WHAT YOU HAVE TO DO. Copy the part of the records below that starts with the line containing "What is the spatial" and runs through the end of the records, word for word. Leave the pictures out.
** START RECORD EXCERPTS **
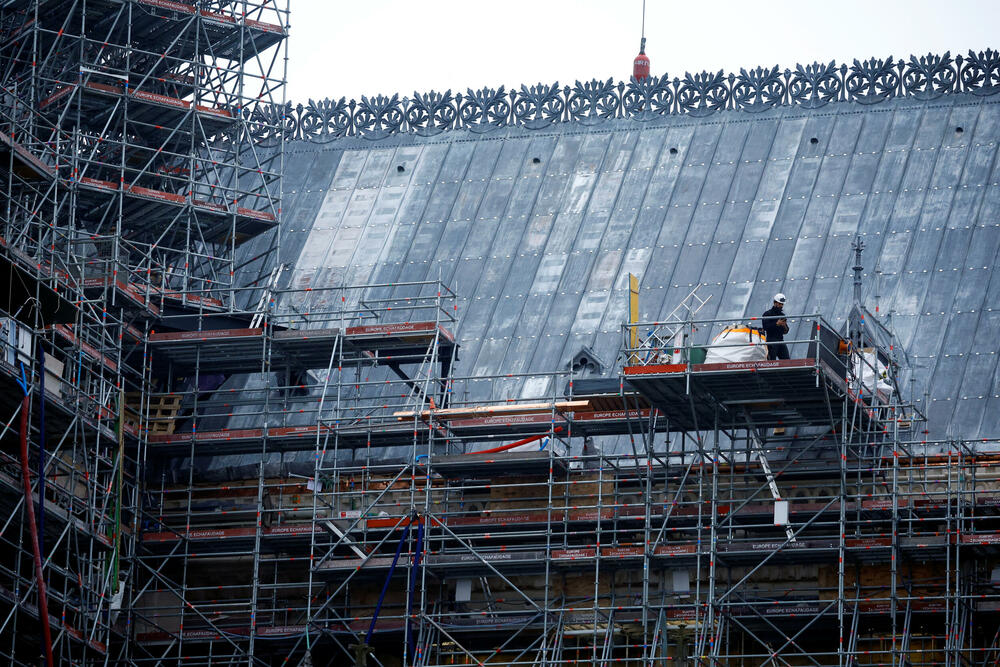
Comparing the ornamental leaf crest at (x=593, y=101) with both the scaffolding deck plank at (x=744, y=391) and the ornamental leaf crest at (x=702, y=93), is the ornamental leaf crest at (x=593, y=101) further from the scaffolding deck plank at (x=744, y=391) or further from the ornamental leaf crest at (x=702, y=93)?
the scaffolding deck plank at (x=744, y=391)

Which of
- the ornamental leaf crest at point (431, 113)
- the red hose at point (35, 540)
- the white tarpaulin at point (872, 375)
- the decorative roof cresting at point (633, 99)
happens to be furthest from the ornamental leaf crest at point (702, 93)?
the red hose at point (35, 540)

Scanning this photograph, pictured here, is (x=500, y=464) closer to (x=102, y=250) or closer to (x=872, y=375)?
(x=872, y=375)

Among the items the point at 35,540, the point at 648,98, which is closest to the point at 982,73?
the point at 648,98

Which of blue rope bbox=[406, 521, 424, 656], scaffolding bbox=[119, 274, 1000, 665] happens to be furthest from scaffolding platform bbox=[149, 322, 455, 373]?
blue rope bbox=[406, 521, 424, 656]

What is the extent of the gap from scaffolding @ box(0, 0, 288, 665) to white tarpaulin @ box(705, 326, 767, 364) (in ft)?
40.9

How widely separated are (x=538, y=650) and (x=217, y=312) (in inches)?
470

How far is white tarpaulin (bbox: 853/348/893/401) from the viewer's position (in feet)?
149

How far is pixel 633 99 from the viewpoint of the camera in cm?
5709

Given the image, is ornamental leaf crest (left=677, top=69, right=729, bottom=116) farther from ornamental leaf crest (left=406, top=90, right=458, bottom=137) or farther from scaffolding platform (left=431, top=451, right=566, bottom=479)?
scaffolding platform (left=431, top=451, right=566, bottom=479)

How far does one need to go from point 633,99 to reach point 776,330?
1351cm

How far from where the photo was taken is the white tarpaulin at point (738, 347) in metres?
44.3

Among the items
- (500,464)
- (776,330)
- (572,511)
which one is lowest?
(572,511)

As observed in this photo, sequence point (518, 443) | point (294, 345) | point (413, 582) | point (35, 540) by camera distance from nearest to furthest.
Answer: point (35, 540)
point (413, 582)
point (518, 443)
point (294, 345)

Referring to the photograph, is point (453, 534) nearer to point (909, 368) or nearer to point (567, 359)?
point (567, 359)
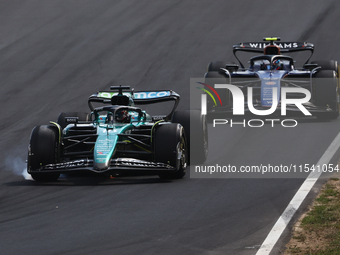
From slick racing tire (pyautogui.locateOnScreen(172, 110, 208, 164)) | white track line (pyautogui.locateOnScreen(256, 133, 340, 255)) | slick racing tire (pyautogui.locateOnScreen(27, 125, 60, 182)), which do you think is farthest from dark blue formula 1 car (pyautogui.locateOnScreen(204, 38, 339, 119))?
slick racing tire (pyautogui.locateOnScreen(27, 125, 60, 182))

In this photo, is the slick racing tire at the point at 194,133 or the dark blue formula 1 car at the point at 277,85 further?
the dark blue formula 1 car at the point at 277,85

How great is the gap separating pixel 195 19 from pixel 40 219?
2264cm

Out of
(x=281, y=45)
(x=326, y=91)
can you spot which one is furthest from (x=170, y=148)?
(x=281, y=45)

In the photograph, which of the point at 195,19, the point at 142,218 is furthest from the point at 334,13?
the point at 142,218

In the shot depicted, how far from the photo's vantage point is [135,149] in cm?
1235

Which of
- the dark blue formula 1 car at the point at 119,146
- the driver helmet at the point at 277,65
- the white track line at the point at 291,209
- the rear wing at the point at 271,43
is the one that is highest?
the rear wing at the point at 271,43

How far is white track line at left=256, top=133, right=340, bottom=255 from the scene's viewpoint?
25.2ft

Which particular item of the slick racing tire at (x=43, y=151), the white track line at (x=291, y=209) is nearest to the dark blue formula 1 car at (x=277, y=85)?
the white track line at (x=291, y=209)

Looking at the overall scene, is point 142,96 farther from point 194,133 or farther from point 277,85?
point 277,85

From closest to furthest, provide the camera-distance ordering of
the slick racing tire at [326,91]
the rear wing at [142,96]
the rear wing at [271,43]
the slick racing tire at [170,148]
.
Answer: the slick racing tire at [170,148] → the rear wing at [142,96] → the slick racing tire at [326,91] → the rear wing at [271,43]

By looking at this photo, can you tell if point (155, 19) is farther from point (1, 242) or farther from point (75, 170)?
point (1, 242)

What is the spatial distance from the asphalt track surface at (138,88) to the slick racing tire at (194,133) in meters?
0.82

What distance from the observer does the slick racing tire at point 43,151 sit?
11555 mm

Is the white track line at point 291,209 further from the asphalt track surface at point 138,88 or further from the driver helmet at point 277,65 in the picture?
the driver helmet at point 277,65
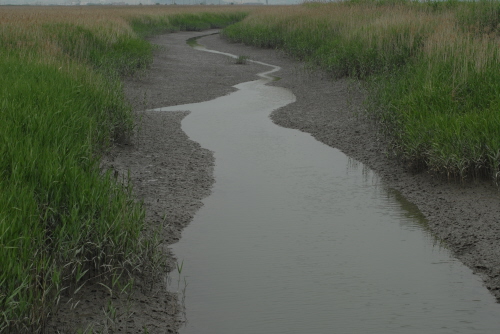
** END RECORD EXCERPTS **
SOLUTION.
What is the spatial distance from the asphalt track surface at (138,88) to the slick racing tire at (194,133) in meters?
0.82

What distance from the observer does the slick racing tire at point 43,151 sit?
11555 mm

Is the white track line at point 291,209 further from the asphalt track surface at point 138,88 or further from the driver helmet at point 277,65 in the picture?
the driver helmet at point 277,65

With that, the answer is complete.